Task description ▸
Update everything from the start of the entries down to the line containing "2.07 meters", replacing "black metal chair" with "dark metal chair" and leaving all else unchanged.

Records for this exercise ▸
◇ ◇ ◇ ◇

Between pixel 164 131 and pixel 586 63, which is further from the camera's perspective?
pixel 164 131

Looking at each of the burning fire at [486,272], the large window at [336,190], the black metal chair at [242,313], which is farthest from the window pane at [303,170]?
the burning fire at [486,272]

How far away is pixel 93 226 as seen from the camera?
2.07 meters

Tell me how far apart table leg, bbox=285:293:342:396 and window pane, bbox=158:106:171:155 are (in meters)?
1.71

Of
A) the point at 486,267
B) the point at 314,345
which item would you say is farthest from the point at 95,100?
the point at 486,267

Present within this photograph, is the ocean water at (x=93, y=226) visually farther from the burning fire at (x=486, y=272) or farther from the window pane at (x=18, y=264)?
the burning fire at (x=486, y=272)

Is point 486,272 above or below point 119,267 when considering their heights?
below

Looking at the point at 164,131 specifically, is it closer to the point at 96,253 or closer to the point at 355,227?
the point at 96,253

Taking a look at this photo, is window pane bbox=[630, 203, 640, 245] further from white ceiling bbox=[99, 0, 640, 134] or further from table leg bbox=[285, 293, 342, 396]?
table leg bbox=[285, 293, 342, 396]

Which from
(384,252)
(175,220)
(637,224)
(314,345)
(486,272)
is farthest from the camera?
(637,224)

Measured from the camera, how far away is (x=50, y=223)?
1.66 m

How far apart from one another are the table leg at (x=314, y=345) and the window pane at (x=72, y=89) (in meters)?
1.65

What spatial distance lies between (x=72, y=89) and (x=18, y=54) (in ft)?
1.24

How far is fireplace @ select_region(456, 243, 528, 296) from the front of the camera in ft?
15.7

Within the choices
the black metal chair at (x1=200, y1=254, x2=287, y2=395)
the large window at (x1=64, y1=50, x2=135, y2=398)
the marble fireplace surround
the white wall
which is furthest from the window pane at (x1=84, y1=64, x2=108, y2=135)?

◇ ◇ ◇ ◇

Correct result ▸
Between pixel 164 131 and pixel 586 63, which is further from the camera's perspective?
pixel 164 131

Looking at each of the burning fire at [486,272], the large window at [336,190], the dark metal chair at [242,313], which is farthest from the window pane at [303,170]?
the burning fire at [486,272]

How far away is pixel 93 226 as seen from the camera?
2.07 meters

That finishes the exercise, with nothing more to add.